::: Text shown :::

Gallbladder cancer shows an unusual geographic distribution worldwide with substantial geographic variation. Data from Mapuche Indians from Valdivia, Chile, South America shows the rate of gallbladder cancer as: 12.3/100000 for males and 27.3/100000 for females[3]. The native people is these countries exceed for gallbladder cancer mortality rates from cervical (8.0/100000), breast (8.7/100000), pancreatic (7.4/100000), and ovarian cancers (7.3/100000)[3]. American Indians in New Mexico, USA, have also very high average annual rate of GBC (8.9/100000)[4], [Surveillance, Epidemiology End-Results Program (SEER) The Four Most Common Cancers for Different Ethnic Populations 2013. Bethesda, MD: National Cancer Institute; 2013].

:::

■ Activity list:
1. Using the text on gallbladder cancer rates, explain in one to three sentences what evidence it gives for its claim that the disease has an unusual geographic distribution.
2. Translate this sentence from the text on gallbladder cancer rates into Spanish: "Gallbladder cancer shows an unusual geographic distribution worldwide with substantial geographic variation."
3. Carry on the text on gallbladder cancer rates from the point where it ends.

::: Excerpted data :::

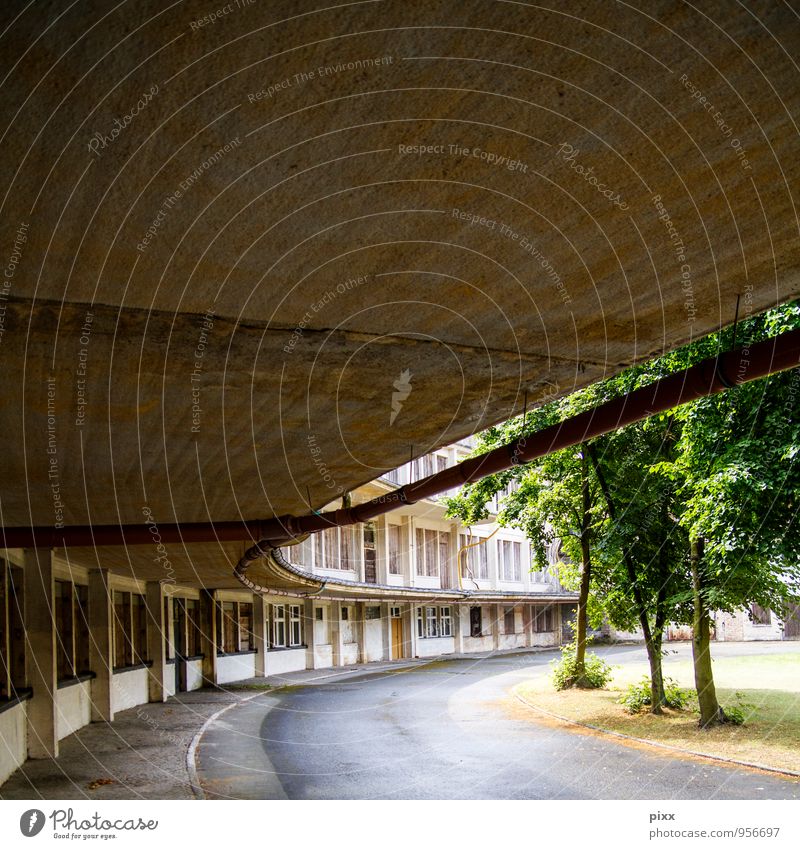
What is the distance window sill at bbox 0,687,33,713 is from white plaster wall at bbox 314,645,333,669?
2195 centimetres

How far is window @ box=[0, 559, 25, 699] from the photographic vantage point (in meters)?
11.9

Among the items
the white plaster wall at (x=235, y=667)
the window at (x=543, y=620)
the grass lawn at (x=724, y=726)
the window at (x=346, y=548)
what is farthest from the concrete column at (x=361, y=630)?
the window at (x=543, y=620)

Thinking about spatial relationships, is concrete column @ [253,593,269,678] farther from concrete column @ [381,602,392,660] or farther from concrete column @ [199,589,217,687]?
concrete column @ [381,602,392,660]

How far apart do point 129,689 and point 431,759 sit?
371 inches

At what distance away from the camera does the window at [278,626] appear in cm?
3170

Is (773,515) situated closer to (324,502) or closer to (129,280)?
(324,502)

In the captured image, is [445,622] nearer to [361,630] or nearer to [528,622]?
[361,630]

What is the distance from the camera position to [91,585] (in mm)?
17500

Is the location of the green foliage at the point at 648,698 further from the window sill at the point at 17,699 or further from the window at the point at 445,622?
the window at the point at 445,622

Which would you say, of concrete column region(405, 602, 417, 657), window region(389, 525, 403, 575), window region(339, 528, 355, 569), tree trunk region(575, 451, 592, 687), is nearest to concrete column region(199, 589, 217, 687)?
window region(339, 528, 355, 569)

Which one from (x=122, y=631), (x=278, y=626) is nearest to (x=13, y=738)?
(x=122, y=631)

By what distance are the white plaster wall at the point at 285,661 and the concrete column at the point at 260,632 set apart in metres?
0.38

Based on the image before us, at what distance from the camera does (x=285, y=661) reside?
3206cm

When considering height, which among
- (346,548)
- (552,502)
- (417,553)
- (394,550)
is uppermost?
(552,502)
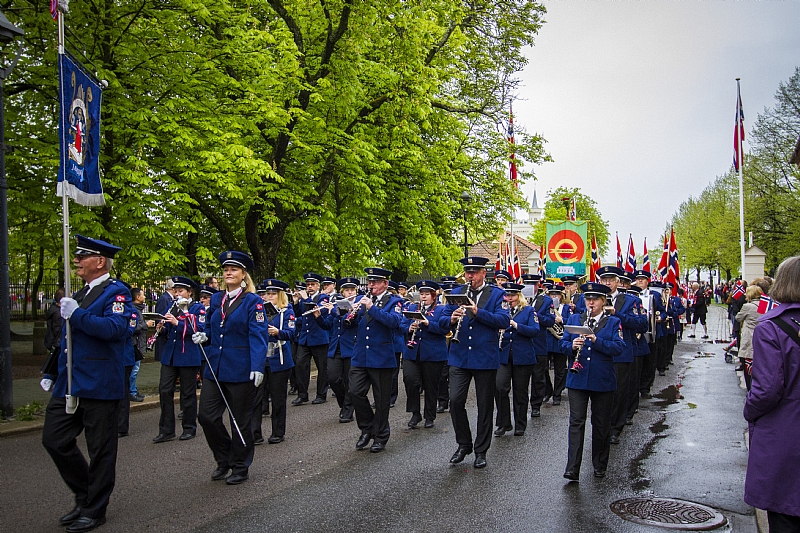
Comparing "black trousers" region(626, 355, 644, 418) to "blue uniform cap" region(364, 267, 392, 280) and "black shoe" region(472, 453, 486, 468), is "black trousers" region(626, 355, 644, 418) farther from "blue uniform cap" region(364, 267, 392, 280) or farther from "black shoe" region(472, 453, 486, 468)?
"blue uniform cap" region(364, 267, 392, 280)

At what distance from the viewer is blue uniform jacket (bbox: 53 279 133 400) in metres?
5.91

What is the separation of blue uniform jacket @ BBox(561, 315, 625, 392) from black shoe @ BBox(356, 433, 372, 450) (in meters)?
2.82

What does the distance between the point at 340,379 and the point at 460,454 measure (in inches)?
133

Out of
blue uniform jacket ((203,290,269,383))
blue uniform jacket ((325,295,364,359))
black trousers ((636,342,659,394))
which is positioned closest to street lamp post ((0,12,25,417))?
blue uniform jacket ((325,295,364,359))

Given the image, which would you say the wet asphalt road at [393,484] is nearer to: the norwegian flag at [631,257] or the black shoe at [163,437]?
the black shoe at [163,437]

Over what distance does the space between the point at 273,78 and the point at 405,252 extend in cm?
903

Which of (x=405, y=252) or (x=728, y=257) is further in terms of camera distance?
(x=728, y=257)

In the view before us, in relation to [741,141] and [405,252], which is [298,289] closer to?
[405,252]

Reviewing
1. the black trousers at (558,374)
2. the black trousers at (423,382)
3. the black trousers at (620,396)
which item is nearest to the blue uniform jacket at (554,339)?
the black trousers at (558,374)

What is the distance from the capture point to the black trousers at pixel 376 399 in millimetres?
8852

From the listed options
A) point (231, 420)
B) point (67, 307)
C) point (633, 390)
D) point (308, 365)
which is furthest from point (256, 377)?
point (633, 390)

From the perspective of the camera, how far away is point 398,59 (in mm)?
20094

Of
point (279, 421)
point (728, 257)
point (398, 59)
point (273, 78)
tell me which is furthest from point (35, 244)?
point (728, 257)

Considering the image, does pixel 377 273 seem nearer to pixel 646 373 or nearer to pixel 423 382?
pixel 423 382
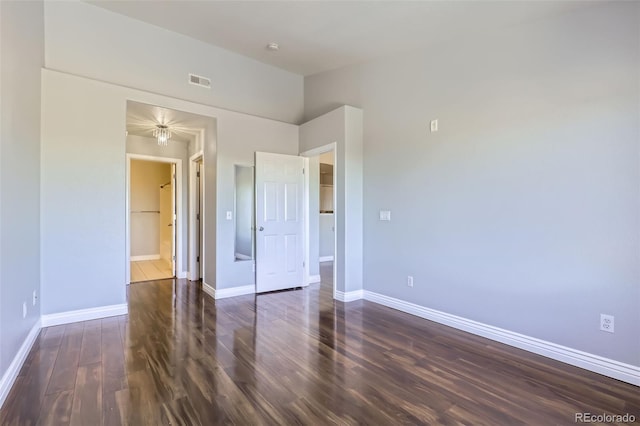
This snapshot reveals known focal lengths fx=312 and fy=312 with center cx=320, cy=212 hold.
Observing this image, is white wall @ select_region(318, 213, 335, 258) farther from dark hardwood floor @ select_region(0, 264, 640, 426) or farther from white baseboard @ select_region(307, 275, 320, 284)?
dark hardwood floor @ select_region(0, 264, 640, 426)

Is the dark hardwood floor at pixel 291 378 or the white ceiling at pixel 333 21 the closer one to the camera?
the dark hardwood floor at pixel 291 378

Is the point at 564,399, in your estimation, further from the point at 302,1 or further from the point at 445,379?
the point at 302,1

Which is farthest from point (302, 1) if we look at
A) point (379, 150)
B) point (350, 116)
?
point (379, 150)

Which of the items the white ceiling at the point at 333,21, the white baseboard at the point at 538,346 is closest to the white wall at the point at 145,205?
the white ceiling at the point at 333,21

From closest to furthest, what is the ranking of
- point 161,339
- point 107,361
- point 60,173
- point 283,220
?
point 107,361
point 161,339
point 60,173
point 283,220

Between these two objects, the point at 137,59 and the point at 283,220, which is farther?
the point at 283,220

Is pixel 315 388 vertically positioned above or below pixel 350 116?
below

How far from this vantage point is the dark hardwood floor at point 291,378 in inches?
73.3

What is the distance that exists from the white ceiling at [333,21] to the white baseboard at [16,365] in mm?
3466

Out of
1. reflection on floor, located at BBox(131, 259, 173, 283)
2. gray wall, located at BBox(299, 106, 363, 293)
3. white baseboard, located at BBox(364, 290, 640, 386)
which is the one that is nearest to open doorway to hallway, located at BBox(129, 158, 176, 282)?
reflection on floor, located at BBox(131, 259, 173, 283)

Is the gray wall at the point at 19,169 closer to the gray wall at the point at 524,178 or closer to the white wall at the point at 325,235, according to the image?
the gray wall at the point at 524,178

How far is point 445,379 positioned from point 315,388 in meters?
0.95

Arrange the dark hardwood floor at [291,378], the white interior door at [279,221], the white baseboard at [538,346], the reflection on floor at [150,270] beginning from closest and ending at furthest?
the dark hardwood floor at [291,378] < the white baseboard at [538,346] < the white interior door at [279,221] < the reflection on floor at [150,270]

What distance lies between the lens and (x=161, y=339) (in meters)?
2.92
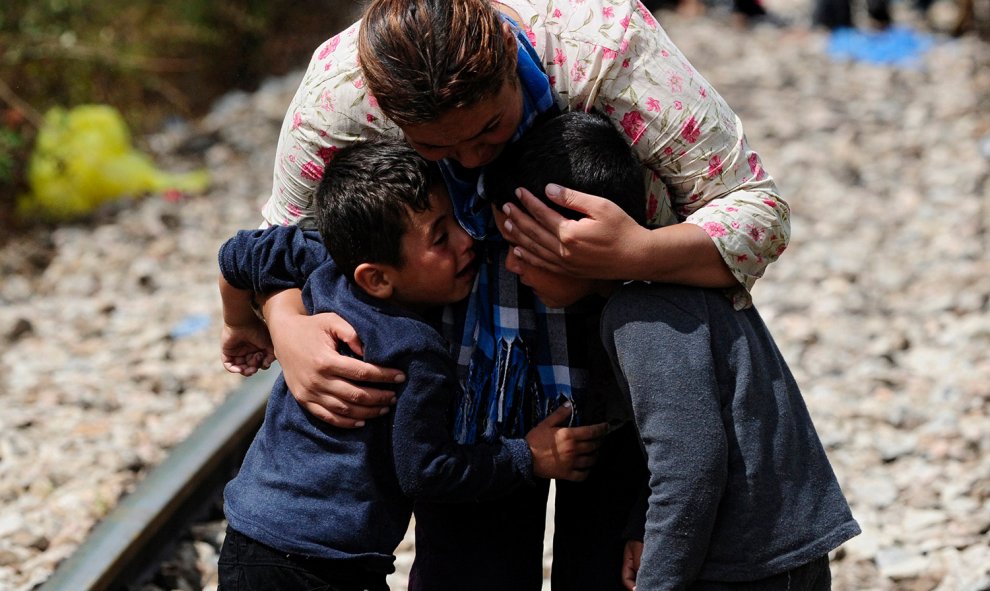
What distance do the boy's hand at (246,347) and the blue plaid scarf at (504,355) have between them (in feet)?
1.69

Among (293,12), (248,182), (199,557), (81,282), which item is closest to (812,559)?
(199,557)

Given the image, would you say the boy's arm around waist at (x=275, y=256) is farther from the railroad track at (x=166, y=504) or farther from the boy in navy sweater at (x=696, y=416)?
the railroad track at (x=166, y=504)

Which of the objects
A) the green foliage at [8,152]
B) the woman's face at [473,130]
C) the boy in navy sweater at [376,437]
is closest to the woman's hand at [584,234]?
the woman's face at [473,130]

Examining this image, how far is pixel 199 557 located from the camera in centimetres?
362

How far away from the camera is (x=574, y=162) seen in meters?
2.24

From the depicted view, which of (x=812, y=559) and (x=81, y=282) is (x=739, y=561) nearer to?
(x=812, y=559)

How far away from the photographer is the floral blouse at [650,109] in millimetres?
2262

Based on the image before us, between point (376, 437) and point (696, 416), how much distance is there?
0.63 m

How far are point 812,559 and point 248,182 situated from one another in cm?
519

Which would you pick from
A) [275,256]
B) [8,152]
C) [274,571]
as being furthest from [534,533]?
[8,152]

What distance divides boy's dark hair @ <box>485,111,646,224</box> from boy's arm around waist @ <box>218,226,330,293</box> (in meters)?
0.48

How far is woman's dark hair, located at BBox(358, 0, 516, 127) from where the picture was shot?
207cm

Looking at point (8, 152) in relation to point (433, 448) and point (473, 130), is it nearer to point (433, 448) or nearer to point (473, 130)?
point (433, 448)

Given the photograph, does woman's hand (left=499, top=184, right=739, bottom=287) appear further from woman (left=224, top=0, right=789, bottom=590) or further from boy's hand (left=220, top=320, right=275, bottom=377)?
boy's hand (left=220, top=320, right=275, bottom=377)
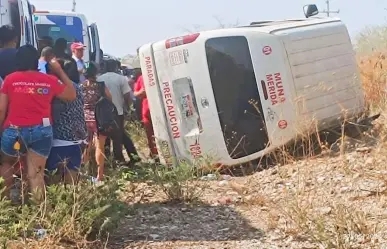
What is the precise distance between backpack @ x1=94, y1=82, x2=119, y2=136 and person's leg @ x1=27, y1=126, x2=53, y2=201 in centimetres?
199

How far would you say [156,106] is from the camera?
25.6 feet

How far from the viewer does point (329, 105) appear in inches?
304

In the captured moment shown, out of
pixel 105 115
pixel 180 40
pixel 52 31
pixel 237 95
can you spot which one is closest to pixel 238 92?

:::

■ Results for the exercise:
1. The text cites high rates in specific native populations: among Mapuche Indians from Valdivia, Chile, the rate is 12.3/100000 for males and 27.3/100000 for females. American Indians in New Mexico, USA, also have a very high average annual rate of 8.9/100000.

2. El cáncer de vesícula biliar muestra una distribución geográfica inusual en todo el mundo, con una variación geográfica considerable.

3.
Although the worldwide occurrence of gallbladder cancer is less than 2/100000 individuals, but this has been recorded with extensive variance[5]. The residents of Indo-Gangetic belt particularly females of northern India (21.5/100000) and south Karachi Pakistan (13.8/100000) have been reported as one of the highest affected regions[4]. Gallbladder cancer is also found in high frequency in Eastern Europe include Poland (14/100000 in Poland), Czech Republic, and Slovakia and Asia whereas south Americans of Indian descent (3.7 to 9.1 per 100000), Israel (5/100000) and Japan (7/100000) have shown intermediate prevalence of gallbladder cancer[4,6]. The residents of Andean-area, North American Indians and Mexican-Americans are specially predisposed of GBC[6]. The majority of the world has decreasing mortality trends in gallbladder cancer but GBC frequency is constantly rising in Shanghai, China which is substantial cause of mortality[7]. Although Gallbladder cancer is more common in females still in some countries like Korea, Iceland and Costa Rica, higher mortality rate has been reported for males as compare to females[8]. The data from National Cancer Institute; SEER Program (http://seer.cancer.gov/) has revealed only little turn down in incidence over the past few decades.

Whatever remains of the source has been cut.